Kosovo-Serbie : l’UE souhaite organiser des discussions d’urgence pour apaiser les tensions

Alors que la date limite pour le changement des plaques d’immatriculation au Kosovo se rapproche, EURACTIV a appris que le chef de la diplomatie de l’UE, Josep Borrell, a convoqué une réunion d’urgence entre le Kosovo et la Serbie ce lundi.

Euractiv.com
Kosovo Serbs protest over license plate row
Depuis plusieurs mois, les deux pays s'écharpent au sujet de la délivrance de plaques d'immatriculations : le gouvernement de Pristina souhaite en effet exiger de tous les habitants du Kosovo qu'ils possèdent des plaques kosovares, ravivant les tensions avec la minorité serbe du nord du pays. [EPA-EFE/DJORDJE SAVIC]

Alors que la date limite pour le changement des plaques d’immatriculation au Kosovo se rapproche, EURACTIV a appris que le chef de la diplomatie de l’UE, Josep Borrell, a convoqué une réunion d’urgence entre le Kosovo et la Serbie ce lundi (21 novembre).

La réunion, qui devrait permettre au Premier ministre du Kosovo, Albin Kurti, et au président de la Serbie, Aleksander Vucic, de se rencontrer à Bruxelles lundi dans la matinée, aurait comme objectif d’apaiser les tensions diplomatiques entre les deux pays.

Depuis plusieurs mois, les deux pays s’écharpent au sujet de la délivrance de plaques d’immatriculations : le gouvernement de Pristina souhaite en effet exiger de tous les habitants du Kosovo qu’ils possèdent des plaques kosovares, ravivant les tensions avec la minorité serbe du nord du pays.

Depuis le 1er novembre, date à laquelle Pristina a commencé à mettre en œuvre le plan par étapes pour la réimmatriculation des voitures portant des plaques d’immatriculation serbes illégales, qui doit aboutir en avril prochain, les tensions entre le Kosovo et la Serbie se sont accrues.

Pressés de trouver un accord avant les échéances kosovares, les responsables de l’UE craignent que la région ne retombe dans la violence ethnique.

La semaine dernière, l’UE s’est entretenue avec les représentants du Kosovo à Bruxelles, mais le vice-premier ministre Besnik Bislimi a déclaré qu’aucune solution concernant les plaques d’immatriculation n’avait été trouvée jusqu’à présent.

Vendredi (18 novembre), le porte-parole de l’UE pour les affaires étrangères, Peter Stano, a déclaré qu’il n’y avait pas de date, mais que cela se ferait « très bientôt ».

« Nous avons invité d’urgence les deux parties à Bruxelles pour trouver une solution européenne […] à la situation actuelle, qui est parmi les plus graves depuis 2013 », a déclaré M. Stano.

La semaine dernière, M. Borrell a clairement indiqué que si les parties ne trouvaient pas un accord d’ici lundi, la région pourrait être au bord d’une crise dangereuse, appelant les deux parties à remplir leurs obligations dans le cadre du dialogue Belgrade-Pristina facilité par l’UE.

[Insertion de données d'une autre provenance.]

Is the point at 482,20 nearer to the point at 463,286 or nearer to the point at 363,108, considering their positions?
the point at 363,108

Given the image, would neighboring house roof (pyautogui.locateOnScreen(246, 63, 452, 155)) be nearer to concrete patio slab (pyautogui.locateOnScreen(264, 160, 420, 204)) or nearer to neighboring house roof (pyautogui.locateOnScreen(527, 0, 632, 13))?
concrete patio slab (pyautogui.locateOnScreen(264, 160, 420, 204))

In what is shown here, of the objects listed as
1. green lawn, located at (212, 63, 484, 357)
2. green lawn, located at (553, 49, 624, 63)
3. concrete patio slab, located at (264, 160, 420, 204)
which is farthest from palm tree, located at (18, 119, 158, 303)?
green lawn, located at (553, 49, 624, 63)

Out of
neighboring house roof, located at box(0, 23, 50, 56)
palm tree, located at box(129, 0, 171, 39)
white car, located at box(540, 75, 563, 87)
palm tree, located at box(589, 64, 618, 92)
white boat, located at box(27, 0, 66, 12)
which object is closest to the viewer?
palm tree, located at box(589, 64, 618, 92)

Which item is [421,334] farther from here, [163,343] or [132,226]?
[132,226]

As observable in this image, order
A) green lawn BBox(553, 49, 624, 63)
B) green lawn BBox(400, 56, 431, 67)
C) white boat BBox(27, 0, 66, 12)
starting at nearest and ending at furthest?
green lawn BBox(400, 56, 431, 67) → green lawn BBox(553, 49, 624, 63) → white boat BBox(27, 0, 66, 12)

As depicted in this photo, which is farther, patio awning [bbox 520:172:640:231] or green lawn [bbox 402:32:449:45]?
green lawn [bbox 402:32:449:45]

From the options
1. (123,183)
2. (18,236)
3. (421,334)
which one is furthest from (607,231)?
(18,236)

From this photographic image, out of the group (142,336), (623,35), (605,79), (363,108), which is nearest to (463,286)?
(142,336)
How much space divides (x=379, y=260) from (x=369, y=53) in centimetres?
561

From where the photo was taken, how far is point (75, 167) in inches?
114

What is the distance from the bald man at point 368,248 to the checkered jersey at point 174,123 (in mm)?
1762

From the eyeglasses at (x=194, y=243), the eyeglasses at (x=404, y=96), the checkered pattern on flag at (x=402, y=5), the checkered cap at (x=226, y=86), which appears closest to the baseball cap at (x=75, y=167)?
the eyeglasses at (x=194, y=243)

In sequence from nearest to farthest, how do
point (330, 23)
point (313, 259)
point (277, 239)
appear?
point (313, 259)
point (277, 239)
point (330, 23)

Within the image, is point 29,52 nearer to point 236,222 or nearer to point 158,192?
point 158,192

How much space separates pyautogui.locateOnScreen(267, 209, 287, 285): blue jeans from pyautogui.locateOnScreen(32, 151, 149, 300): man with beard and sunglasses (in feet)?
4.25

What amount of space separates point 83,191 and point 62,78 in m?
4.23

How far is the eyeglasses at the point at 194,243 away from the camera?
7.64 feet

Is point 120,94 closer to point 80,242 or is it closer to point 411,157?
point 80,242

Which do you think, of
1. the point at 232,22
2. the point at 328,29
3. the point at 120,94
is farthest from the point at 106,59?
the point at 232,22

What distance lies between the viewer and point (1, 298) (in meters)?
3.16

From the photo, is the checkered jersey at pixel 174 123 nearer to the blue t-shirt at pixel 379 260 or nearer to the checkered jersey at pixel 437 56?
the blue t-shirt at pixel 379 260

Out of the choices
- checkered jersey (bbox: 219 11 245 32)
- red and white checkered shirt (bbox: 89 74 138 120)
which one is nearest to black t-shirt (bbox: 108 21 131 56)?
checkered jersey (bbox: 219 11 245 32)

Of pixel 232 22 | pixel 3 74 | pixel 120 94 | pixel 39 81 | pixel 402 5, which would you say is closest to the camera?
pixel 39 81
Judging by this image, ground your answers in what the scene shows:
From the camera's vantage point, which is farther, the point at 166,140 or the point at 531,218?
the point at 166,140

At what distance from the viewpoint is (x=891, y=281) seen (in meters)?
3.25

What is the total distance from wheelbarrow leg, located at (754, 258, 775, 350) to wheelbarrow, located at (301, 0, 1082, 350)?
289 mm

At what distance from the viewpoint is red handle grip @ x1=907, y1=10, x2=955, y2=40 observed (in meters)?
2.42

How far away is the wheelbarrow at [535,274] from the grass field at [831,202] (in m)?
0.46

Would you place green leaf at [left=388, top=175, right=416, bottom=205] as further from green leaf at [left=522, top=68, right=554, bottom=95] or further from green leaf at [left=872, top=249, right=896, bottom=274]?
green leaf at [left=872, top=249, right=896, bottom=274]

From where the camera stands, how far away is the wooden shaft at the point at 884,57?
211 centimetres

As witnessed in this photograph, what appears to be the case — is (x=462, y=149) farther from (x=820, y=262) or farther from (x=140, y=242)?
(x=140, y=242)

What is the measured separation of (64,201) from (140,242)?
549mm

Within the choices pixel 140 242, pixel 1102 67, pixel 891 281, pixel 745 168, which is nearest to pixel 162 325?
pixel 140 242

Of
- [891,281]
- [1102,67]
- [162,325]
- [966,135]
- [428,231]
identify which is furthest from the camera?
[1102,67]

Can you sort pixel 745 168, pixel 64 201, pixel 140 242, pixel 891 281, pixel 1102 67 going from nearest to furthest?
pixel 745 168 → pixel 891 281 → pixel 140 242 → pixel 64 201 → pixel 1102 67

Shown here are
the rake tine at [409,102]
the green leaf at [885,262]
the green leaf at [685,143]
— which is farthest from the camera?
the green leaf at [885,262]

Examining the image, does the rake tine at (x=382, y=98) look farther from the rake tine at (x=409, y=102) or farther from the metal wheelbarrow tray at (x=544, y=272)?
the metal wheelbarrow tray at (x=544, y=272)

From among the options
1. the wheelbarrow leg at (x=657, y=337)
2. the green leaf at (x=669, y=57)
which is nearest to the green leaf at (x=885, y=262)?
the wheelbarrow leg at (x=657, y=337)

Les « tensions inutiles et contre-productives » entre le Kosovo et la Serbie « atteignent un niveau très, très dangereux » et créent une situation où « nous sommes malheureusement au bord d’une nouvelle crise », avait affirmé M. Borrell après une réunion des ministres des Affaires étrangères de l’UE la semaine dernière.

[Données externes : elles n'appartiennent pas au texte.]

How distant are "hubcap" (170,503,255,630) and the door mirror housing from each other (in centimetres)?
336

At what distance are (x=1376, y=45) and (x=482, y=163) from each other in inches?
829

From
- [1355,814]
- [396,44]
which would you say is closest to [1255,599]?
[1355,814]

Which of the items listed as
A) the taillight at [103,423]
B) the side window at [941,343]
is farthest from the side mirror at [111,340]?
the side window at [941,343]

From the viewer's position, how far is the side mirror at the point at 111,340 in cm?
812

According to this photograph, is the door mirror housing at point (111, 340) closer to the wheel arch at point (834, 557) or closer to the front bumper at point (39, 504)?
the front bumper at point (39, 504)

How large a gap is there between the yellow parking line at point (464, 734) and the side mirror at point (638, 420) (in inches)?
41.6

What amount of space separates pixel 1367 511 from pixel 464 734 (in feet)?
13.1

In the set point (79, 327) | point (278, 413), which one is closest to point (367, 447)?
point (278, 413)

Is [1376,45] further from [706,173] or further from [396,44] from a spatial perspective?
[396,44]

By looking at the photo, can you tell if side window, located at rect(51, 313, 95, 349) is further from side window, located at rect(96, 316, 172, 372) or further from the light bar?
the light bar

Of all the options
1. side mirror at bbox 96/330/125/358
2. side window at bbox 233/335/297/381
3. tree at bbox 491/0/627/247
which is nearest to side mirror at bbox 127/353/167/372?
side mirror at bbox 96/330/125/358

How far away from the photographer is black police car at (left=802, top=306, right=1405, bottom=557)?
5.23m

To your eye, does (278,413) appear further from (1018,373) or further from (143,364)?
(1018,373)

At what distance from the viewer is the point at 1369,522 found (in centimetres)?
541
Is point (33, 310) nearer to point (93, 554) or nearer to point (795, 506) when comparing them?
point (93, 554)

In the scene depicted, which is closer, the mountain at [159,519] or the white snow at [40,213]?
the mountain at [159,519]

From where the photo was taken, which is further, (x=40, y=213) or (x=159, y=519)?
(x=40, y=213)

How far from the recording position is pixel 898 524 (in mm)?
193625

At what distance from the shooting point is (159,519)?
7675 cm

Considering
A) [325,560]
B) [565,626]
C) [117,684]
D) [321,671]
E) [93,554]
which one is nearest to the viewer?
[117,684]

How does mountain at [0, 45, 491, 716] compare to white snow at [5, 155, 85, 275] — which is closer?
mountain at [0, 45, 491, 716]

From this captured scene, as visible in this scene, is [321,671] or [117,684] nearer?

Actuellement, des agents de police européens effectuent des patrouilles dans le nord du Kosovo après que quelque 600 agents de police, ainsi que des juges, des procureurs et d’autres agents de l’État, issus de la minorité serbe, ont démissionné en raison de l’affaire des plaques d’immatriculation.

Les 130 policiers polonais et italiens, qui patrouillent dans les municipalités où la police locale n’est plus présente, ne peuvent procéder à des arrestations, mais l’UE souhaite que leur présence comble le vide sécuritaire.

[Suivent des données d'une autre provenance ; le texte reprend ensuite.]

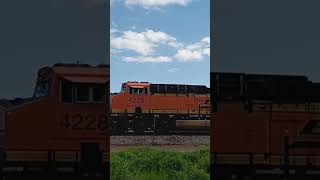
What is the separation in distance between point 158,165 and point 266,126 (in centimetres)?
254

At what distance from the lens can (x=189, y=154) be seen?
8461 millimetres

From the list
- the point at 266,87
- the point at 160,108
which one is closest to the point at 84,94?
the point at 266,87

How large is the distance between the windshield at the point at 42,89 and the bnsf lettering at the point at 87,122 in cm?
30

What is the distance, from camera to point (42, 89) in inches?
181

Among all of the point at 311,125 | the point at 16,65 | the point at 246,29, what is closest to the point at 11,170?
the point at 16,65

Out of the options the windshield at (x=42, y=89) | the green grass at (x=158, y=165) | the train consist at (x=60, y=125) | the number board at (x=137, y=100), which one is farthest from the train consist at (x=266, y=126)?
the number board at (x=137, y=100)

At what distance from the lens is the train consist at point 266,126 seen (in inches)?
192

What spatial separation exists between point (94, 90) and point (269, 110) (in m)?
1.81

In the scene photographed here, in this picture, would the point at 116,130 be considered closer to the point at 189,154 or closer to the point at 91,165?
the point at 189,154

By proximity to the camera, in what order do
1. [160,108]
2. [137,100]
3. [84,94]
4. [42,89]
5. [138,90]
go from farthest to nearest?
[138,90]
[137,100]
[160,108]
[84,94]
[42,89]

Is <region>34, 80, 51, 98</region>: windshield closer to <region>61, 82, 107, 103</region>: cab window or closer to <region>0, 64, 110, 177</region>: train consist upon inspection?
<region>0, 64, 110, 177</region>: train consist

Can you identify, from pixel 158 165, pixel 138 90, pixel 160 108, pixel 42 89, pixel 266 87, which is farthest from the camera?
pixel 138 90

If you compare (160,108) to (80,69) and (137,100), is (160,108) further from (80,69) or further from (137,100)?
(80,69)

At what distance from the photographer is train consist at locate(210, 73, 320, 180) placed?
488cm
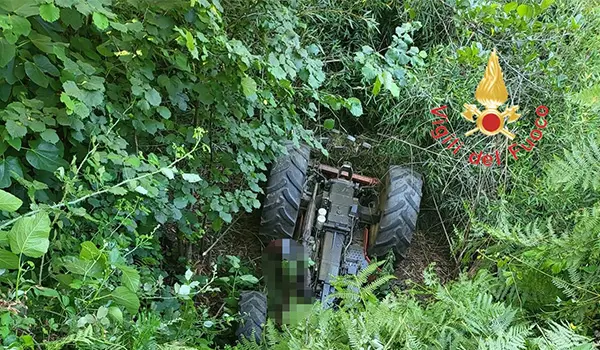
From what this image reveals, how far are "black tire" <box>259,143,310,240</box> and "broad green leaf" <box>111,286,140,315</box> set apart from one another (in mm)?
1347

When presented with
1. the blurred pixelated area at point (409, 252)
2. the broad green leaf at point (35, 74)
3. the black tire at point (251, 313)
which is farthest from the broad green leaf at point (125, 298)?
the blurred pixelated area at point (409, 252)

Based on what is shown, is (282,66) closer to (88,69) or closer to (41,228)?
(88,69)

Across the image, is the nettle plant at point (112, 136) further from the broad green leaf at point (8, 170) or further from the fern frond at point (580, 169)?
the fern frond at point (580, 169)

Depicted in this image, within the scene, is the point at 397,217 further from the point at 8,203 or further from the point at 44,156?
the point at 8,203

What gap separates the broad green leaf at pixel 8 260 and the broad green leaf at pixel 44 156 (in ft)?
1.22

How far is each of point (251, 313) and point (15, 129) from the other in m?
1.20

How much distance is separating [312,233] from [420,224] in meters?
1.06

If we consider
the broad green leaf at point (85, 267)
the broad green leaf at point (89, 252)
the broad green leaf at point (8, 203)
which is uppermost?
the broad green leaf at point (8, 203)

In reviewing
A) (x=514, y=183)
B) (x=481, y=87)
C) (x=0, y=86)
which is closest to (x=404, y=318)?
(x=0, y=86)

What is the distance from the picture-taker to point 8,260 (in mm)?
893

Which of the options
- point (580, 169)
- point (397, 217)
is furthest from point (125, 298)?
point (397, 217)

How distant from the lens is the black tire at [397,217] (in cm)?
248

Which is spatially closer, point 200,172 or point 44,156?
point 44,156

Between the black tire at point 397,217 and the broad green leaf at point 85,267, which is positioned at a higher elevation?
the black tire at point 397,217
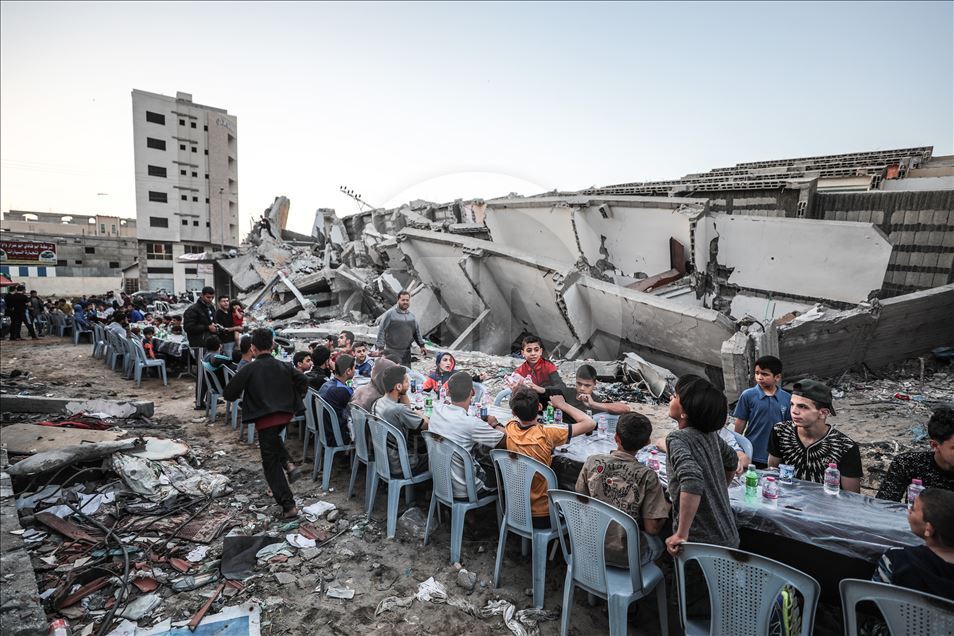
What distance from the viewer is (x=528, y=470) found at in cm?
296

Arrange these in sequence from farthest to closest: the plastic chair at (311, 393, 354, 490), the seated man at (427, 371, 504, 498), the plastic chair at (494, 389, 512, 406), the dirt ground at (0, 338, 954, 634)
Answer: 1. the plastic chair at (494, 389, 512, 406)
2. the plastic chair at (311, 393, 354, 490)
3. the seated man at (427, 371, 504, 498)
4. the dirt ground at (0, 338, 954, 634)

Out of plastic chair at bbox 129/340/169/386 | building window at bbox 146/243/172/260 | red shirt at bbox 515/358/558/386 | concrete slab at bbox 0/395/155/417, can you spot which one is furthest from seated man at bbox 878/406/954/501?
building window at bbox 146/243/172/260

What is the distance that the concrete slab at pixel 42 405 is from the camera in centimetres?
649

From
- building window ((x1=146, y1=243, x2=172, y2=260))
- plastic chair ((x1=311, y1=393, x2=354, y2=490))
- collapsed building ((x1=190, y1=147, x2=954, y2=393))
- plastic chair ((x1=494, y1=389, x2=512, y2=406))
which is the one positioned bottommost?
plastic chair ((x1=311, y1=393, x2=354, y2=490))

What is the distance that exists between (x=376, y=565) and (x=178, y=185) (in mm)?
42747

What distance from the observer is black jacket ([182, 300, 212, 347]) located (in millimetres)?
7750


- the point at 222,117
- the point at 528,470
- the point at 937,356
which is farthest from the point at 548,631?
the point at 222,117

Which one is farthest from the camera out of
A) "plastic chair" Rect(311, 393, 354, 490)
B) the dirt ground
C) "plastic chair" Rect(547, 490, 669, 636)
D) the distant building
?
the distant building

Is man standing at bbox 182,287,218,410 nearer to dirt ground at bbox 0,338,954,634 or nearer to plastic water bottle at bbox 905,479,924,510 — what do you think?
dirt ground at bbox 0,338,954,634

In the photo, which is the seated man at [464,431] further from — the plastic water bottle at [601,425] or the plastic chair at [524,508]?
the plastic water bottle at [601,425]

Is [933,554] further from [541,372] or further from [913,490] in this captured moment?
[541,372]

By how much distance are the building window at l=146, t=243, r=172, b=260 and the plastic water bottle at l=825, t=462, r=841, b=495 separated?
42.7 metres

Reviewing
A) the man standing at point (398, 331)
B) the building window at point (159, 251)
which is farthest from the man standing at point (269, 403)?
the building window at point (159, 251)

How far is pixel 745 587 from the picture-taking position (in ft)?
6.39
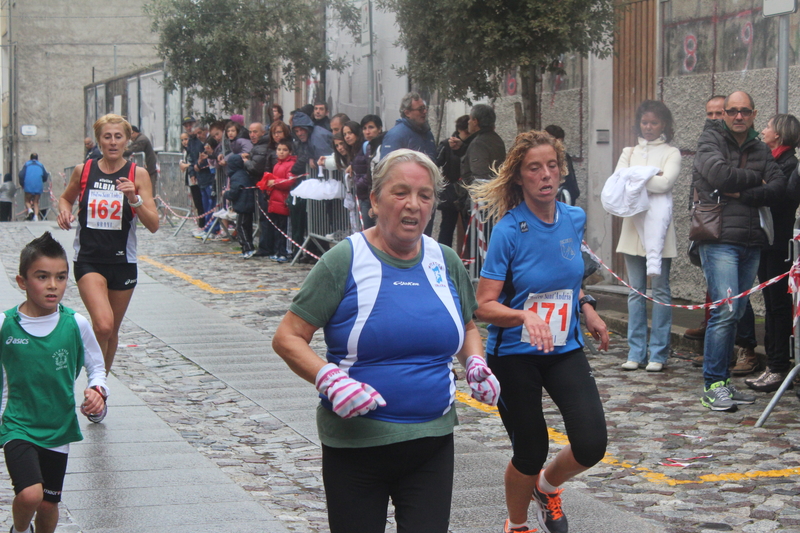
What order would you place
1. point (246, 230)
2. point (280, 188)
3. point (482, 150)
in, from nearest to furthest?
point (482, 150)
point (280, 188)
point (246, 230)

Le ministre serbe des Affaires étrangères, Ivica Dacic, a déclaré qu’il n’était pas surprenant que l’UE ait convoqué cette réunion, mais qu’il ne voyait aucune raison pour que M. Vucic y assiste.

Il a également menacé indirectement d’un éventuel conflit si aucune solution n’était trouvée.

« Il est nécessaire que quelqu’un revienne à la raison pour éviter tout incident et toute étincelle susceptibles d’enflammer toute la région. Cela signifie qu’il est nécessaire de reporter la décision sur les plaques d’immatriculation », a-t-il ajouté.